I am currently in the market for a new Ellipsodial that would be primarily used for wedding monogram lighting with glass gobos.

I currently use a Source 4 Jr for this service and though it does the job, the light is extremely hot with the 575watt bulb. I want to find an LED version that stays cool but would produce the same power without breaking the bank. I don't want to go the cheap Chauvet $200 light or an ADJ projector. We are trying to build up our lighting production business to something professional

If I could keep the price around $1000 that would be great, but don't mind spending a little more if quality is there. Zoom would be important since this light would travel to different reception areas.

Any thoughts or suggestions?

Thanks,
Jim


----------



## sk8rsdad (Mar 26, 2013)

Maybe one of these? 
The spec sheet suggests it would be about 1/3 as bright as your Source Four Jr. (108 fc @ 15' vs 343 fc @15').

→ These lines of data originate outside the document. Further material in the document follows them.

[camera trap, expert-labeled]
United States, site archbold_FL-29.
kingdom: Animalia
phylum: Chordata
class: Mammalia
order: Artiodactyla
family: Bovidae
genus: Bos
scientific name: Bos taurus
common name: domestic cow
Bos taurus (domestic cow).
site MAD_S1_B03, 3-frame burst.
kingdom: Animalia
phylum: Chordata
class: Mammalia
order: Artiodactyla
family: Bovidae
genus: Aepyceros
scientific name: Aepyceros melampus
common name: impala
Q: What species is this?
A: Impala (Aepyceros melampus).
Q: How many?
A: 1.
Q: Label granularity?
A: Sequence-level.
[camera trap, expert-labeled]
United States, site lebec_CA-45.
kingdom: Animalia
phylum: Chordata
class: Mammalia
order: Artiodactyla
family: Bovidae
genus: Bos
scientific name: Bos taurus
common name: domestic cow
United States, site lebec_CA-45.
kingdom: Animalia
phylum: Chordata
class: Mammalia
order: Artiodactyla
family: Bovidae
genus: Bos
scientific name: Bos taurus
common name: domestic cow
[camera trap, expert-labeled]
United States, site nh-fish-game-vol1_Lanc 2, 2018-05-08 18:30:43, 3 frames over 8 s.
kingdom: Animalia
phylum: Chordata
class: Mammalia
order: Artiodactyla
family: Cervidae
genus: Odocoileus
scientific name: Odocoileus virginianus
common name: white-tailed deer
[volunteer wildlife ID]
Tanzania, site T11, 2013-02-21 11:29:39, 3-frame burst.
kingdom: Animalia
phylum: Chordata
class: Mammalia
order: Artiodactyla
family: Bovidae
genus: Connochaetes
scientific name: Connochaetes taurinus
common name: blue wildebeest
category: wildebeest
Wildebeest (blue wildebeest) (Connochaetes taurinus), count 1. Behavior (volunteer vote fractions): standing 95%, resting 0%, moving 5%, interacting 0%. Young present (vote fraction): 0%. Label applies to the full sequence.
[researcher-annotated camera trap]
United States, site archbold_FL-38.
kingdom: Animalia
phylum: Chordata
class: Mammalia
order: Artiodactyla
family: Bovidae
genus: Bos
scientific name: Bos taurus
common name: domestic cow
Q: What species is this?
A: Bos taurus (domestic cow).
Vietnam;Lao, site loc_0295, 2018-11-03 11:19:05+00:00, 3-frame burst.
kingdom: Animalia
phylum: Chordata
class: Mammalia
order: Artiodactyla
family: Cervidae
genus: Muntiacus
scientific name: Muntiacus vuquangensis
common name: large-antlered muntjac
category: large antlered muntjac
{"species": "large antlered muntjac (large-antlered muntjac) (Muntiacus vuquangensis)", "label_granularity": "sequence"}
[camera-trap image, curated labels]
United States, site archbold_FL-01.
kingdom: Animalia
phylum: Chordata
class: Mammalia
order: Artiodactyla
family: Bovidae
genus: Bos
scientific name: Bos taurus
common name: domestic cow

Apollo Design | miniProfile Zoom LED 50 W - Standard Plug In


----------



## danTt (Mar 26, 2013)

Pacific|Pacific 23°-50° Zoomspot


----------



## Kelite (Mar 26, 2013)

sk8rsdad said:


> Maybe one of these?
> The spec sheet suggests it would be about 1/3 as bright as your Source Four Jr. (108 fc @ 15' vs 343 fc @15').
> 
> Apollo Design | miniProfile Zoom LED 50 W - Standard Plug In



This 50W white LED has tremendous punch and super flat, crisp field for use with custom plastic or glass gobos. The smooth operating 20*-40* zoom is handy for live events taking place at various venues.

kkankovsky at apollodesign dot net for more info or a demo unit-


----------



## gafftaper (Mar 26, 2013)

Getting good LED gobo projection for under a couple grand is tricky. That Apollo unit is probably one of the best options. Take Keith up on the offer of a demo and check it out for yourself. 

The LED Source Four is a great option as well but probably out of your price range. You might want to check out the LED Seachanger. It's another pricey but cool product option. 

No matter what you buy, report back to us on it hear I'm sure others will be curious what you like. 

Sent from my Galaxy Nexus using Tapatalk 2


----------



## BillESC (Mar 26, 2013)

I suggested the MiniProfile to jjhall5150 on facebook.

Looks like he'll be ordering it next week.


----------



## Kelite (Mar 26, 2013)

BillESC said:


> I suggested the MiniProfile to jjhall5150 on facebook.
> 
> Looks like he'll be ordering it next week.




Thank you Bill, James mentioned your kind offer when I spoke with him today. Brett will look around for a potential 'fresh off the demo circuit' LED Profile and get with you if we have one.

Thanks again for providing a viable solution for James!


----------